Analysis Taking the center of the bottom surface of the rotating vertical cylinder as the origin (r = 0, z = 0), the equation for the free surface of the liquid is given as
z_{s}=h_{0}-\frac{\omega^{2}}{4 g}\left(R^{2}-2 r^{2}\right)
Then the vertical height of the liquid at the edge of the container where r = R becomes
z_{s}(R)=h_{0}+\frac{\omega^{2} R^{2}}{4 g}
where h_{0}=0.5 m is the original height of the liquid before rotation. Just before the liquid starts spilling, the height of the liquid at the edge of the container equals the height of the container, and thus z_{s}(R)=H=0.6 m. Solving the last equation for ω and substituting, the maximum rotational speed of the container is determined to be
\omega=\sqrt{\frac{4 g\left(H-h_{0}\right)}{R^{2}}}=\sqrt{\frac{4\left(9.81 m / s ^{2}\right)[(0.6-0.5) m ]}{(0.1 m )^{2}}}=19.8 rad / s
Noting that one complete revolution corresponds to 2π rad, the rotational speed of the container can also be expressed in terms of revolutions per minute (rpm) as
\dot{n}=\frac{\omega}{2 \pi}=\frac{19.8 rad / s }{2 \pi rad / rev }\left(\frac{60 s }{1 min }\right)=189 rpm
Therefore, the rotational speed of this container should be limited to 189 rpm to avoid any spill of liquid as a result of the centrifugal effect.

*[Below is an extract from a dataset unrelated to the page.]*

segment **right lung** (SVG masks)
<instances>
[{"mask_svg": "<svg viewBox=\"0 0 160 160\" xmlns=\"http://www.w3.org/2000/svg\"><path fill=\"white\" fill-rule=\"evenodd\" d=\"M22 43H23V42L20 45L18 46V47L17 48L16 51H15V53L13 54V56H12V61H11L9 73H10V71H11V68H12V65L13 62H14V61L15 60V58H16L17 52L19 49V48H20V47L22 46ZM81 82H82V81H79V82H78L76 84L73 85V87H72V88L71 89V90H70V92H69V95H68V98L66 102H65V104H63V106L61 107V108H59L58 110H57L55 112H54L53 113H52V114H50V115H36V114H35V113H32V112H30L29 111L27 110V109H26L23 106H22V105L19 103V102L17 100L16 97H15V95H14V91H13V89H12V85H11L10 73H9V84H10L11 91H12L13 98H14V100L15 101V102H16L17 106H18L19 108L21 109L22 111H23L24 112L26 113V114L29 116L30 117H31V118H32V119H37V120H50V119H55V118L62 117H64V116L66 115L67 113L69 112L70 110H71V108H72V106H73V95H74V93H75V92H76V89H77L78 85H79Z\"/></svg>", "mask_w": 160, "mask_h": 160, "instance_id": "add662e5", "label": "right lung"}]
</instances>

Discussion Note that the analysis is valid for any liquid since the result is independent of density or any other fluid property. We should also verify that our assumption of no dry spots is valid. The liquid height at the center is
z_{s}(0)=h_{0}-\frac{\omega^{2} R^{2}}{4 g}=0.4 m
Since z_{s}(0) is positive, our assumption is validated.